Task prompt → Return the records, each one exactly as written.

Working data →
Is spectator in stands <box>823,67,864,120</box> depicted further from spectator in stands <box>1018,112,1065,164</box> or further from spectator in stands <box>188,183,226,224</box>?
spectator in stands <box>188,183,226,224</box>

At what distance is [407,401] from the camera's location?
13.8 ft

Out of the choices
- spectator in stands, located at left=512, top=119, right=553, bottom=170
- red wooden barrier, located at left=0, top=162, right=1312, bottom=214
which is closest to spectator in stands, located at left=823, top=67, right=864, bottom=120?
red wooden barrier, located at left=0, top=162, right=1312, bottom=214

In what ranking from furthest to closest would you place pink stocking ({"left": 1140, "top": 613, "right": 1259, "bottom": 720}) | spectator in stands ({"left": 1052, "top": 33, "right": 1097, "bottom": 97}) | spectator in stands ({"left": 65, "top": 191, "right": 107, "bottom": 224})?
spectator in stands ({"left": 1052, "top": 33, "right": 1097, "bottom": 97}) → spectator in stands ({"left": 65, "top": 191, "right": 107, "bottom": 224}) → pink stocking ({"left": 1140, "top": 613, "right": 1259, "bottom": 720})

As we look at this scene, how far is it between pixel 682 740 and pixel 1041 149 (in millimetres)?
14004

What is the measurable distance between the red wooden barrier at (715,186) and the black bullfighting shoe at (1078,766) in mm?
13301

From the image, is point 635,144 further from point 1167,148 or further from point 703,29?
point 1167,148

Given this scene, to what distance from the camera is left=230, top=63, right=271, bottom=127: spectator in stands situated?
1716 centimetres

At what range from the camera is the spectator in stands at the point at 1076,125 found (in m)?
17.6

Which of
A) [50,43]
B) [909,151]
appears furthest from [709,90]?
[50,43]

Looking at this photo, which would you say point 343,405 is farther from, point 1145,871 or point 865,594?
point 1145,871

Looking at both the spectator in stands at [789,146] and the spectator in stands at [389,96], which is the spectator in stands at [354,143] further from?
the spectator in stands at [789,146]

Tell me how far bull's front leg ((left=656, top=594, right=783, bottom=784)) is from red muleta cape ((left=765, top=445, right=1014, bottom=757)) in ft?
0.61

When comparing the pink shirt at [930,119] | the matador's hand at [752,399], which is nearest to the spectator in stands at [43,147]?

Full solution →
Is spectator in stands <box>823,67,864,120</box> depicted further from spectator in stands <box>1018,112,1065,164</box> or further from spectator in stands <box>188,183,226,224</box>?
spectator in stands <box>188,183,226,224</box>

At what distance is [407,401] from the camera's location?
13.8 ft

Out of the choices
- spectator in stands, located at left=512, top=119, right=553, bottom=170
- red wooden barrier, located at left=0, top=162, right=1312, bottom=214
which is closest to spectator in stands, located at left=823, top=67, right=864, bottom=120?
red wooden barrier, located at left=0, top=162, right=1312, bottom=214

In what ranking from furthest to closest would you place pink stocking ({"left": 1140, "top": 613, "right": 1259, "bottom": 720}) | spectator in stands ({"left": 1052, "top": 33, "right": 1097, "bottom": 97}) | spectator in stands ({"left": 65, "top": 191, "right": 107, "bottom": 224})?
spectator in stands ({"left": 1052, "top": 33, "right": 1097, "bottom": 97}) → spectator in stands ({"left": 65, "top": 191, "right": 107, "bottom": 224}) → pink stocking ({"left": 1140, "top": 613, "right": 1259, "bottom": 720})

As we look at this scene, how far is it between pixel 682 740 and pixel 1041 149 (in millimetres)?
14004

What is the measurable distance between the red wooden barrier at (715,186) and the black bullfighting shoe at (1078,766) in mm?
13301

From the image, is point 635,144 further from point 1167,148 or further from point 703,29?
point 1167,148

Given this scene, to what distance from the camera is left=230, top=63, right=271, bottom=127: spectator in stands situated?
1716 centimetres

At what range from the camera is the spectator in stands at the point at 1076,125 found (in m)?
17.6

Which of
A) [50,43]
B) [909,151]
appears furthest from [709,90]?
[50,43]

Looking at this photo, which would you say point 343,405 is farther from, point 1145,871 or point 865,594?
point 1145,871

Looking at both the spectator in stands at [789,146] and the spectator in stands at [389,96], which is the spectator in stands at [354,143] further from?
the spectator in stands at [789,146]

Tell me how far bull's front leg ((left=656, top=594, right=783, bottom=784)) is from red muleta cape ((left=765, top=445, right=1014, bottom=757)) in ft?
0.61

When comparing the pink shirt at [930,119] | the matador's hand at [752,399], which is nearest to the spectator in stands at [43,147]?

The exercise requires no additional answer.